Outcomes of Allogeneic Haematopoietic Stem Cell Transplantation for Therapy-Related Myeloid Neoplasms Following Treatment for Myeloma

Introduction

As the outcomes for patients with multiple myeloma continue to improve, therapy-related myeloid neoplasms (t-MN) are increasingly recognised as a treatment complication. The prognosis of tMDS is poor with life expectancy typically less than a year¹. There is limited data on the management of t-MN secondary to myeloma therapies. We performed a registry study on the outcomes of patients who underwent an allogeneic haematopoietic stem cell transplant (allo-HCT) for both therapy related myelodysplastic syndrome (t-MDS) and acute myeloid leukemia (t-AML) following treatment for myeloma.

Methods

The European Society for Blood and Marrow Transplantation (EBMT) registry was used to identify 157 patients with t-MN across 96 centres between 2006-2018. The median age of patients was 62.1 years (57.6-66.7), with 63.7% male and 36.5% female. 100 patients were transplanted for t-AML and 57 for t-MDS with a median time from myeloma diagnosis to time of allo-HCT of 72.6 (46.1-102.9) months. The median time from t-MN diagnosis to allo-HCT was 6.4 (3.9-9.4) months. We examined overall survival (OS), progression free survival (PFS) relapse and non-relapse mortality (NRM) and myeloma recurrence. The median follow-up time was 64.9 months.

Results

The median survival time for all patients was 14.3 months. OS at 12- and 60 months was 55% and 27% respectively and PFS at 12- and 60 months was 45% and 24% respectively. The incidence of relapse of tMN at 12- and 60 months was 35% and 45% respectively, with NRM 20% and 31% respectively. The commonest cause of death was infection (36.3% n=37) followed by disease relapse/progression (34.3% n=35).
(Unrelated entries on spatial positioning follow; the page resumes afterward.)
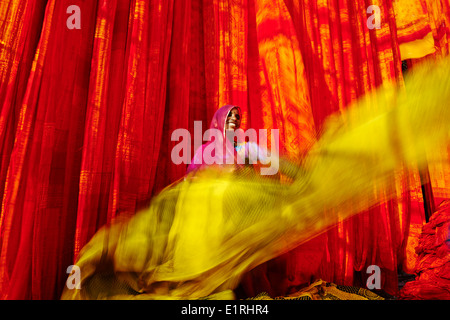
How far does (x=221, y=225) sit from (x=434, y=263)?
910 mm

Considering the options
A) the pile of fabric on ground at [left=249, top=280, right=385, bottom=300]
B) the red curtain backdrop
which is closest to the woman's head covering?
the red curtain backdrop

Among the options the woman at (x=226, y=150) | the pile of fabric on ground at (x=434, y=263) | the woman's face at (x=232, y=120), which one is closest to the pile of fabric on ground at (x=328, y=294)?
the pile of fabric on ground at (x=434, y=263)

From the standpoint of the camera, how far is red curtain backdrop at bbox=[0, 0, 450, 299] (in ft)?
5.99

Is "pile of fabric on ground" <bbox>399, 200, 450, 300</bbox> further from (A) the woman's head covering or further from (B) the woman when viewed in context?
(A) the woman's head covering

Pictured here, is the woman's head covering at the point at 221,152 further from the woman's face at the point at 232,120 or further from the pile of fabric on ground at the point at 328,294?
the pile of fabric on ground at the point at 328,294

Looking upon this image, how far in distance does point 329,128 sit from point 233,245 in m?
1.25

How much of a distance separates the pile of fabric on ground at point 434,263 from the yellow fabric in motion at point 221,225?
0.36 meters

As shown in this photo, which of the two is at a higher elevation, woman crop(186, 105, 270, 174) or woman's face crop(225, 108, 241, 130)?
woman's face crop(225, 108, 241, 130)

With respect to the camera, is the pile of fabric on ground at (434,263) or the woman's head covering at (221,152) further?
the woman's head covering at (221,152)

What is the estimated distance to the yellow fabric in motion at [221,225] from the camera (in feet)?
4.88

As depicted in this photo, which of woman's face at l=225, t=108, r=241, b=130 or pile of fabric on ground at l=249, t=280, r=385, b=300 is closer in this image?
pile of fabric on ground at l=249, t=280, r=385, b=300

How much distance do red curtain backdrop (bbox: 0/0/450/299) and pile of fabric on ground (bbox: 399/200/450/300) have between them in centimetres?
60

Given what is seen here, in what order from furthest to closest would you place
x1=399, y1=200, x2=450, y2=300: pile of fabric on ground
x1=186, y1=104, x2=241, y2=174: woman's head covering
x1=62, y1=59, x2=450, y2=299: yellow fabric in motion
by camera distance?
x1=186, y1=104, x2=241, y2=174: woman's head covering, x1=62, y1=59, x2=450, y2=299: yellow fabric in motion, x1=399, y1=200, x2=450, y2=300: pile of fabric on ground

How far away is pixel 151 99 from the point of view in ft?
7.23
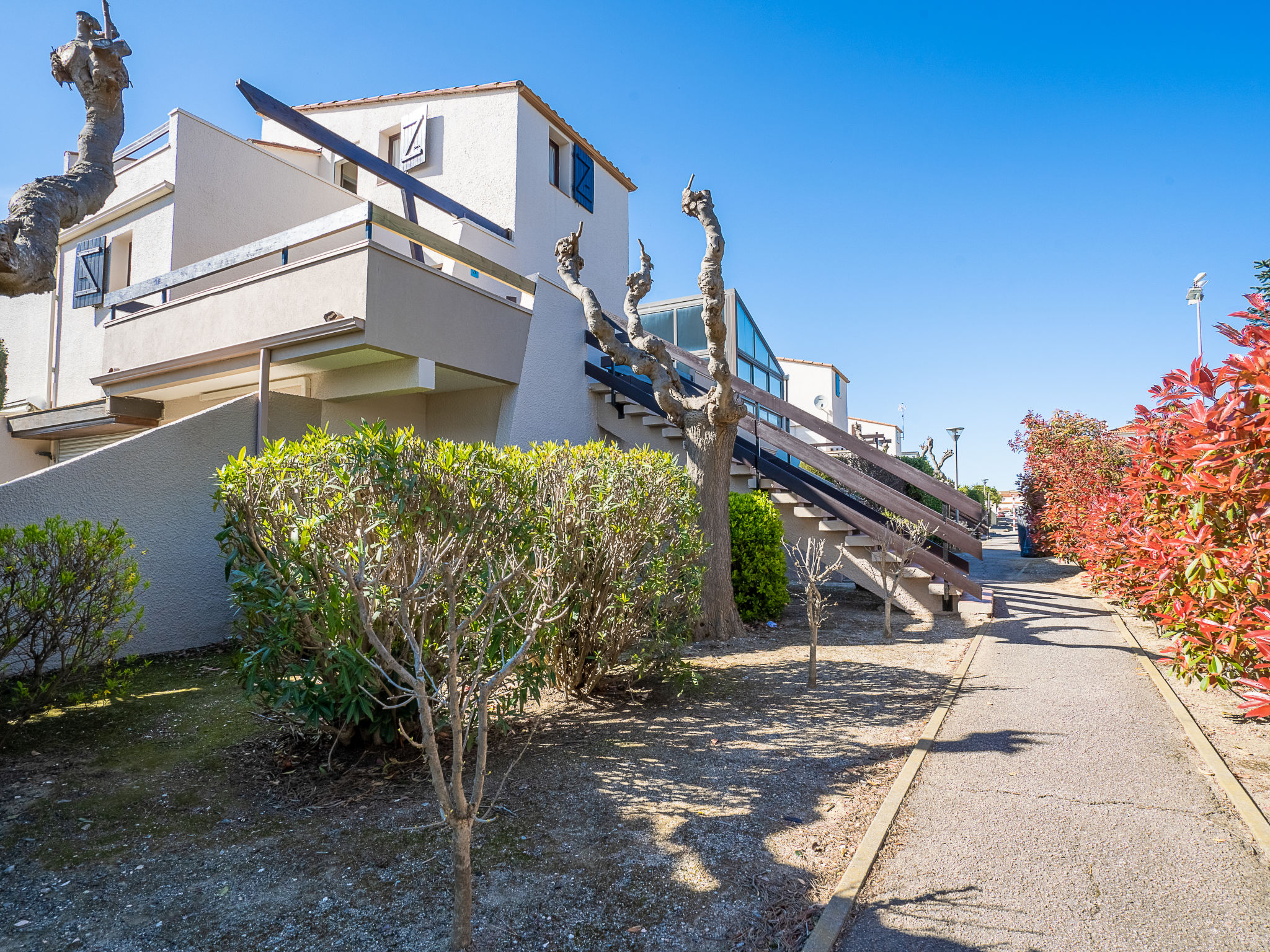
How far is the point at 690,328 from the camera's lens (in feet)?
53.2

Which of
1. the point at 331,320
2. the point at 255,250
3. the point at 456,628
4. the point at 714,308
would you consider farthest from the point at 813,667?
the point at 255,250

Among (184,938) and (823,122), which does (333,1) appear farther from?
(184,938)

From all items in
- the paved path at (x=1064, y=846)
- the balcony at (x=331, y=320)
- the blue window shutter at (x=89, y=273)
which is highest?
the blue window shutter at (x=89, y=273)

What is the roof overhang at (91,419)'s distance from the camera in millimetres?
9906

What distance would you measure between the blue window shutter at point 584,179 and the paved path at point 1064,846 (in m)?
11.4

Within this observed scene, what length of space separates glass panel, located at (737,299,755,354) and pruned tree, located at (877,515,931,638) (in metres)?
8.57

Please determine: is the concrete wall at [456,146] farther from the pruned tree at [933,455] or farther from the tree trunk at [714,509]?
the pruned tree at [933,455]

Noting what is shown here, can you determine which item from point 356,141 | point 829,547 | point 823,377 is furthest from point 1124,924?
point 823,377

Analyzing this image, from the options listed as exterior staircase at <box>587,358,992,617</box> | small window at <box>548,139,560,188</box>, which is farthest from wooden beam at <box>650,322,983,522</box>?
small window at <box>548,139,560,188</box>

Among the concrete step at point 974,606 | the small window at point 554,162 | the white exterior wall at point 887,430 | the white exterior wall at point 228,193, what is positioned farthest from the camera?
the white exterior wall at point 887,430

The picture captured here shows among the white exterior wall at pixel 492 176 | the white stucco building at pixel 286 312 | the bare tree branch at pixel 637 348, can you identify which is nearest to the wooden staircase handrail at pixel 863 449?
the bare tree branch at pixel 637 348

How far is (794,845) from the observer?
310cm

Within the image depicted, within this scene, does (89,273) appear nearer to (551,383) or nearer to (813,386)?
(551,383)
With respect to t-MN disease status 59% of patients with t-MN were in a complete remission at time of transplant. Cytogenetic results were available for all patients with 67.6% abnormal, 26.7% normal and failed/not done in 5.7% cases. IPPS-R was available in 58% of cases; Good 17(29.3%), intermediate 13(22.4%), poor 13(22.4%) and very poor 15(25.9%). Data on status of myeloma at time of allo-HCT was available in only 50 patients (CR 38%, VGPR 22%, PR 10%, stable disease 11% and progressive disease 8%). The majority of patients underwent matched unrelated transplant 79%(124) versus sibling allo 21% (n33). The majority had reduced intensity conditioning (RIC 70.3%, standard 29.7%, missing 1.3%).

130 patients had undergone prior autologous transplant (auto) for myeloma with 55.4% having one auto, 21% two autos, 5.1% three autos and 1.3% four autos. With respect to the number of lines of myeloma therapy prior to transplant; 1 line (29.4%), 2 (30.9%), 3 (16.9%), 4 (8.8%) and >4 (14%). 120 patients received chemotherapy for myeloma prior to their t-MN diagnosis, however data was missing in the remainder of patients in this study. Data on myeloma recurrence was available in 31.2% (49 patients), at 12- and 60 months myeloma recurrence was 4% and 12% respectively with myeloma NRM at 12- and 60 months 33% and 57%.

Univariate analysis failed to show any statistically significant difference in outcomes with respect to t-MDS vs t-AML, t-MN disease status, Karnofsky performance status, conditioning or donor source. Multivariate analysis was not possible due to the small numbers within this study. Further analysis of this data will be undertaken.

Conclusion

This study indicates that allo-HCT for t-MN following treatment for myeloma is a viable treatment option. The myeloma recurrence in this study was low and further strategies to reduce t-MN relapse and NRM are needed.

References;

1. Bhatia R, Deeg HJ. Treatment-Related Myelodysplastic Syndrome – Molecular Characteristics and Therapy. Curr Opin Hematol.2011;18(2):77–82.